» Work instruction
Copy the records exactly, leaving out every picture.

» Given records
---
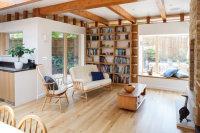 Living RoomMilton RoadCambridge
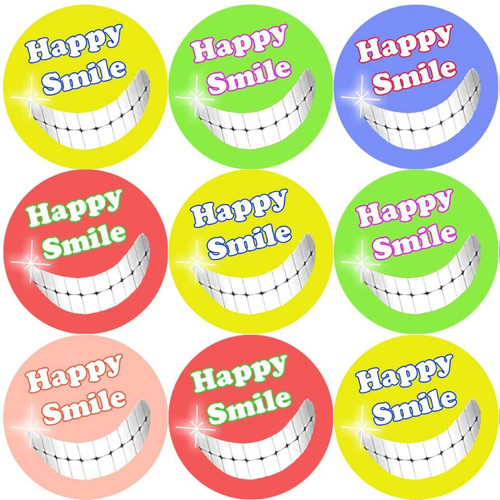 Sticker Stocker 144 Happy Smile 30mm Reward Stickers for Teachers, Parents Dentist and Party Bags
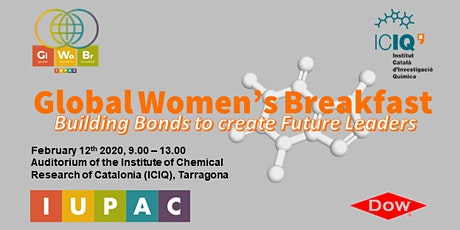 IUPAC Global Women's Breakfast - Tarragona tickets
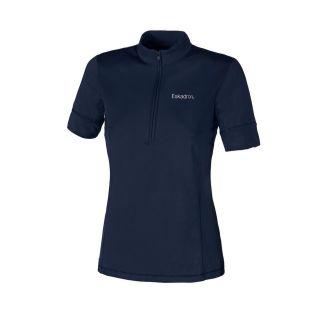 Eskadron Ladies Fanatics Riding Shirt Navy - Chelford Farm Supplies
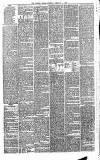 Preston Herald Saturday 14 February 1863 Page 3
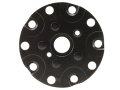 Product detail of RCBS Piggyback, AmmoMaster, Pro2000 Progressive Press Shellplate #45 ...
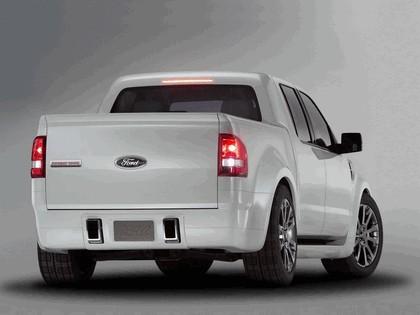 2005 Ford Explorer Sport Trac 2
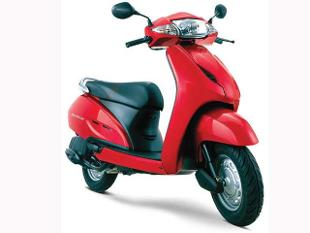 Honda Plans World's Largest Scooter Plant in India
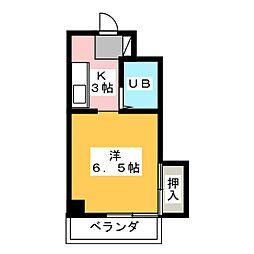 メゾン一社[1階]の間取り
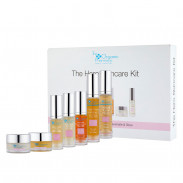 The Organic Pharmacy Hero Skincare Kit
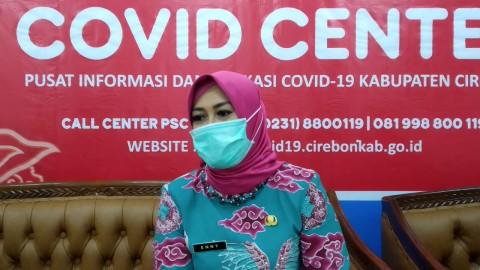 Pasien Covid-19 Berat di Cirebon Diberi Terapi Plasma Darah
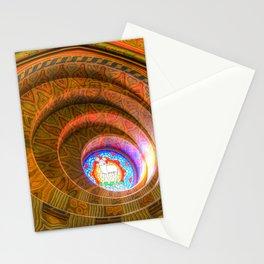 The Round Window Mathias Church Budapest Stationery Cards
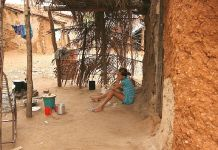Brazil,The Northeast of Brazil is one of the poorest regions of the country,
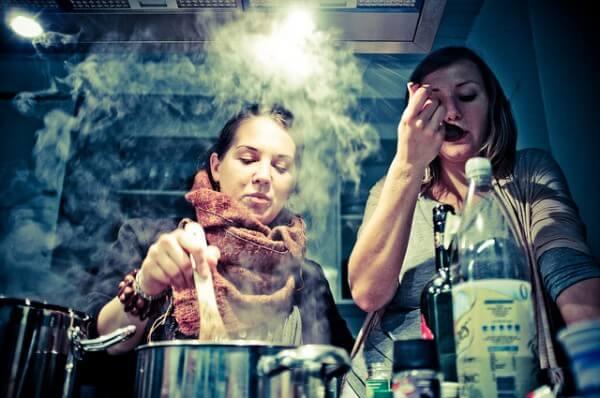 Cooking (image courtesy of Flickr user d3n3v3r)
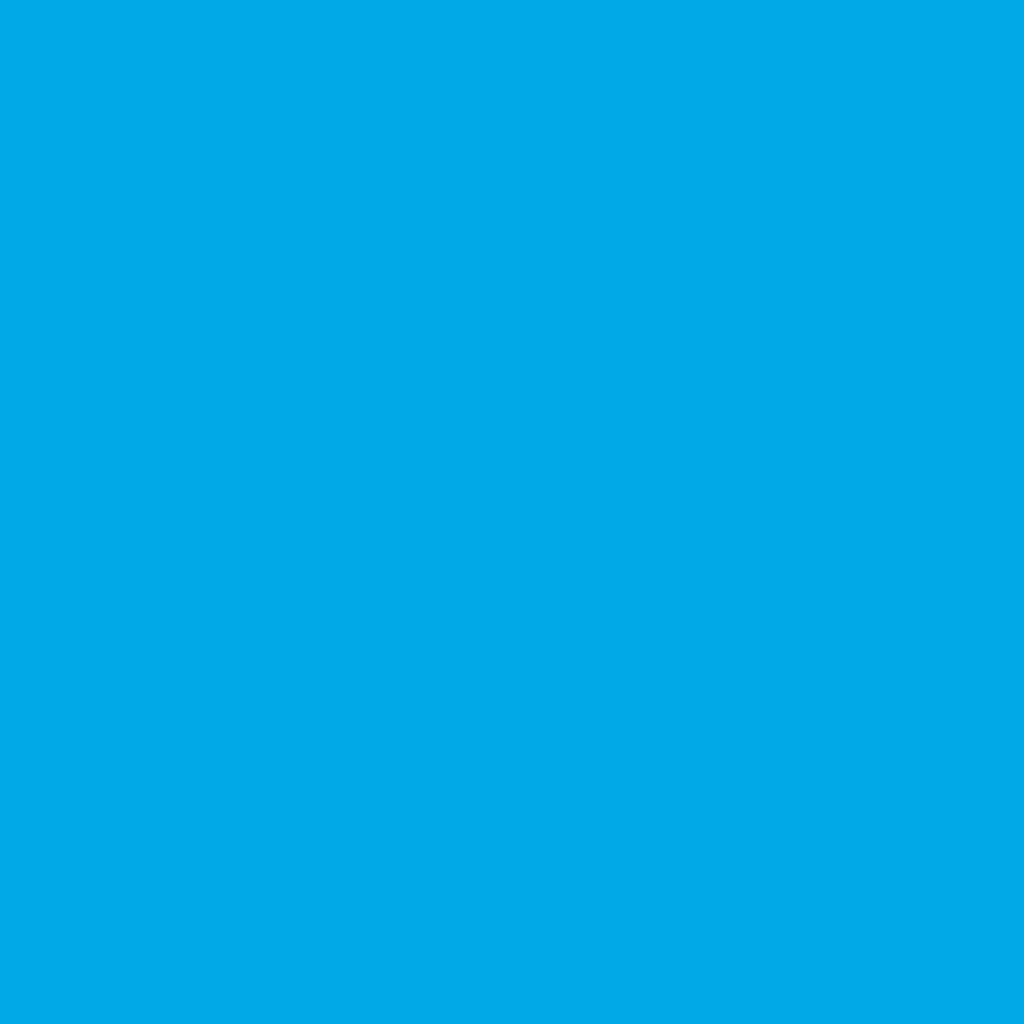 Бумага цветная 50*70см: FOLIA Цветная бумага, 300г/м2 50х70,голубой морской 1лист в Шедевр, художественный салон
---
» Output below
 Living RoomMilton RoadCambridge
 Sticker Stocker 144 Happy Smile 30mm Reward Stickers for Teachers, Parents Dentist and Party Bags
 IUPAC Global Women's Breakfast - Tarragona tickets
 Eskadron Ladies Fanatics Riding Shirt Navy - Chelford Farm Supplies
 Preston Herald Saturday 14 February 1863 Page 3
 Product detail of RCBS Piggyback, AmmoMaster, Pro2000 Progressive Press Shellplate #45 ...
 2005 Ford Explorer Sport Trac 2
 Honda Plans World's Largest Scooter Plant in India
 メゾン一社[1階]の間取り
 The Organic Pharmacy Hero Skincare Kit
 Pasien Covid-19 Berat di Cirebon Diberi Terapi Plasma Darah
 The Round Window Mathias Church Budapest Stationery Cards
Brazil,The Northeast of Brazil is one of the poorest regions of the country,
 Cooking (image courtesy of Flickr user d3n3v3r)
 Бумага цветная 50*70см: FOLIA Цветная бумага, 300г/м2 50х70,голубой морской 1лист в Шедевр, художественный салон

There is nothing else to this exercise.